→ **Source extract**:
· · ·
Question: Math Boy's Cumulative ROR Article

Link to article: http://www.bj21.com/bj_reference/pages/riskofruin.shtml

MB wrote:

"While it may be very liberal, say he is playing via half the Kelly criterion without resizing. Then the probability of doubling a bank before going bust (RoR) is about 1.8%."

If a player is using 0.5 kelly, then wouldn't the probability of doubling the bank before going broke be 98.2%?

MB wrote:

"1) CRoR=1-(1-RoR)^n.

Here, CRoR stands for cumulative risk of ruin. Unfortunately, this means that that the probability of not surviving 5 years in the above scenario is (1-13%)^10=17%. The probability of not surviving 10 years is (1-13%)^20=31.1%".

First, where does MB come up with 13% for ROR? Second, (1-13%)^10=25% , not 17% as MB wrote. Same goes for (1-13%)^20, it equals 6%, not 31%. Somebody please clarify, this is an interesting article.

MJ

is your risk of ruin betting full kelly without resizing after losses.

You wrote: "13% ROR is your risk of ruin betting full Kelly without resizing after losses."

What you meant to write, at the end, is "without resizing after losses OR WINS."

Don

MB stipulated 0.5 kelly and also made it clear that the counter could double a 20k bank twice in a year. Unfortunately, the 40k winnings are used to pay expenses. If expenses = earnings, then ROR becomes 100% in the long run.

The only way it could be full kelly is if expenses were 1/2 earnings and the counter did NOT stop prematurely when he doubled the bank. In other words, he would play until he either went broke or won all the money in the world. But these are not the parameters we are given!

MJ

Full Kelly ROR is 13.5%, as to the rest of the post, You'll have to hope Mathboy ventures to the free pages.

You may have found them. The big ideas are what counts. When you are dealing with ruin, the exact number is not really important. Say a plan has a 1.5% RoR versus a 1.4% RoR. It doesn't make much difference. What is important is that you are consistent with your measurements and know the order of magnitude of risk you are taking.

Math Boy

Math Boy,

Please reread what I wrote in my 2 posts for this thread. I am not disputing minor discrepancies, but what appear to be major errors in your figures. You claim 13% ROR when it is more like 100% ROR. Then, your calculations yield incorrect figures at the beginning of your article. I explained all this.

Reread what I wrote in both my posts and then let us know if these are MAJOR mathematical errors on your part.

MJ

MB wrote:
"1) CRoR=1-(1-RoR)^n.
Here, CRoR stands for cumulative risk of ruin. Unfortunately, this means that that the probability of not surviving 5 years in the above scenario is (1-13%)^10=17%. The probability of not surviving 10 years is (1-13%)^20=31.1%".
· · ·
→ **Exercise data**:
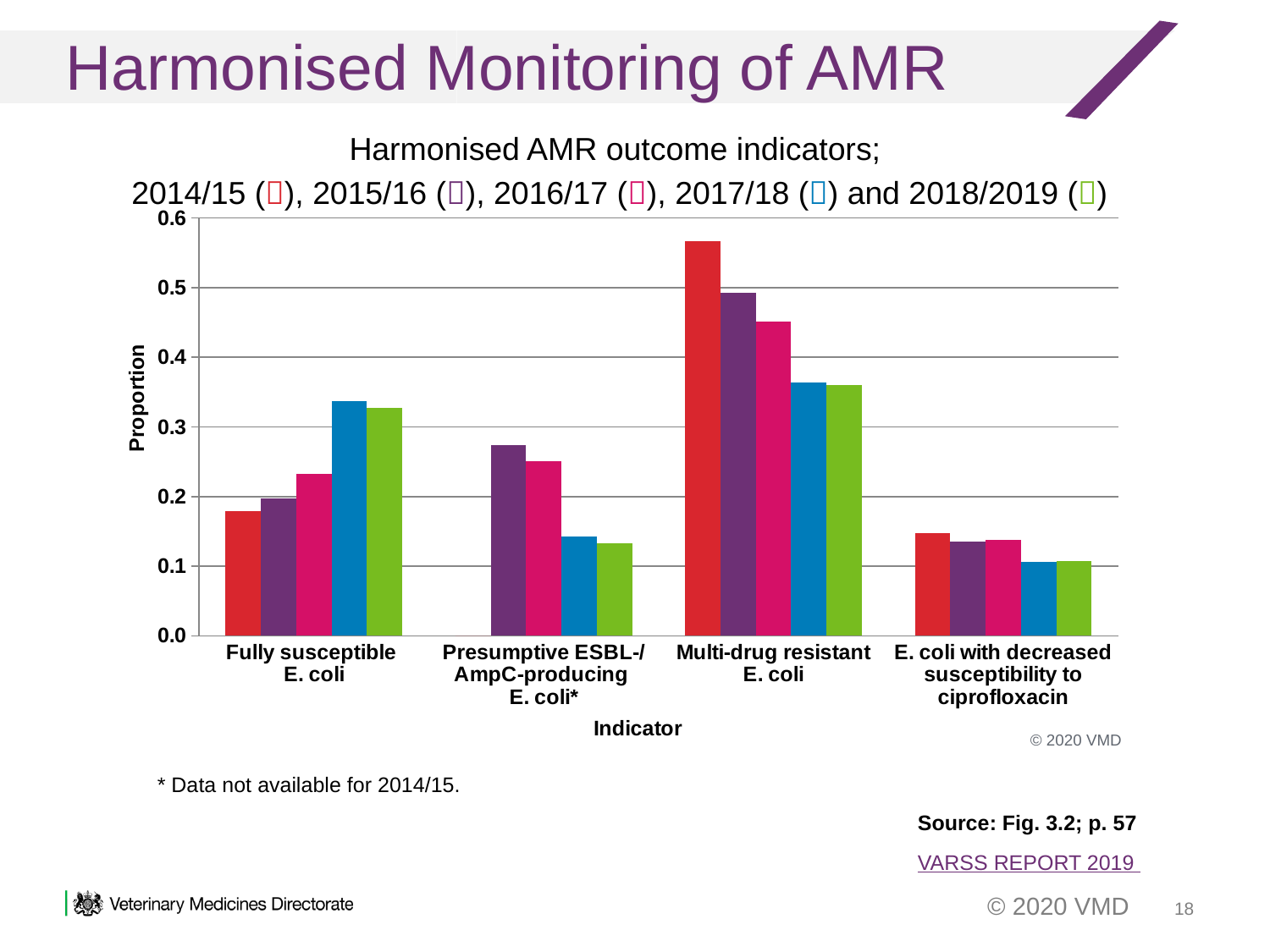
Is the 2014/15 value for Multi-drug resistant E. coli greater or less than 0.5? greater Do the values for Multi-drug resistant E. coli rise or fall from 2014/15 to 2018/2019? fall How many indicators are shown along the x axis of the chart? 4 What type of chart is shown on the slide? Bar chart Is the 2018/2019 value for Presumptive ESBL-/AmpC-producing E. coli greater or less than 0.2? less Within the Multi-drug resistant E. coli group, which year has the highest proportion? 2014/15 Which indicator has no bar for 2014/15? Presumptive ESBL-/AmpC-producing E. coli* Do the values for Fully susceptible E. coli rise or fall from 2014/15 to 2018/2019? rise How many reporting years (series) does the chart's legend list? 5 Which indicator has the tallest bar in the chart? Multi-drug resistant E. coli Is the 2017/18 value for E. coli with decreased susceptibility to ciprofloxacin greater or less than 0.2? less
· · ·
→ **Tasks to perform**:
A - In the risk-of-ruin thread, what does CRoR stand for?
B - Please explain why, according to the risk-of-ruin thread, the exact ruin figure is not really important. Use one to three sentences.
C - Write the next part of the risk-of-ruin thread, picking up after its final quoted passage.
The data has no connection to the risk-of-ruin thread.

→ **Answers provided**:
A - Cumulative risk of ruin.

B - A small gap, such as a 1.5% risk of ruin versus 1.4%, makes little practical difference. What matters is measuring consistently and knowing the order of magnitude of the risk being taken.

C -
First, where does MB come up with 13% for ROR? Second, (1-13%)^10=25% , not 17% as MB wrote. Same goes for (1-13%)^20, it equals 6%, not 31%


Regarding the 13% RoR, you're correct. For half-Kelly without resizing, 1.83% should be used for the RoR instead of 13%. The statements (1-13%)^10=17% and (1-13%)^20=31.1% are certainly untrue and don't follow the CRoR=1-(1-RoR)^n equation given at the beginning of the post. However, the results of 17% and 31.1% are actually correct; MB simply wrote the equations incorrectly in his post.

Just replace those two equations with the following and all is well:

10 years: CRoR=1-(1-RoR)^n = 1-(1-.0183)^10 = 17%

20 years: CRoR=1-(1-RoR)^n = 1-(1-.0183)^20 = 31%

By the way, though (1-13%)^10 = 25% and (1-13%)^20 = 6% are true statements, they're inconsistent with common sense; they suggest that the CRoR decreases as n increases, which is clearly illogical.

David

By the way, though (1-13%)^10 = 25% and (1-13%)^20 = 6% are true statements, they're inconsistent with common sense; they suggest that the CRoR decreases as n increases, which is clearly illogical.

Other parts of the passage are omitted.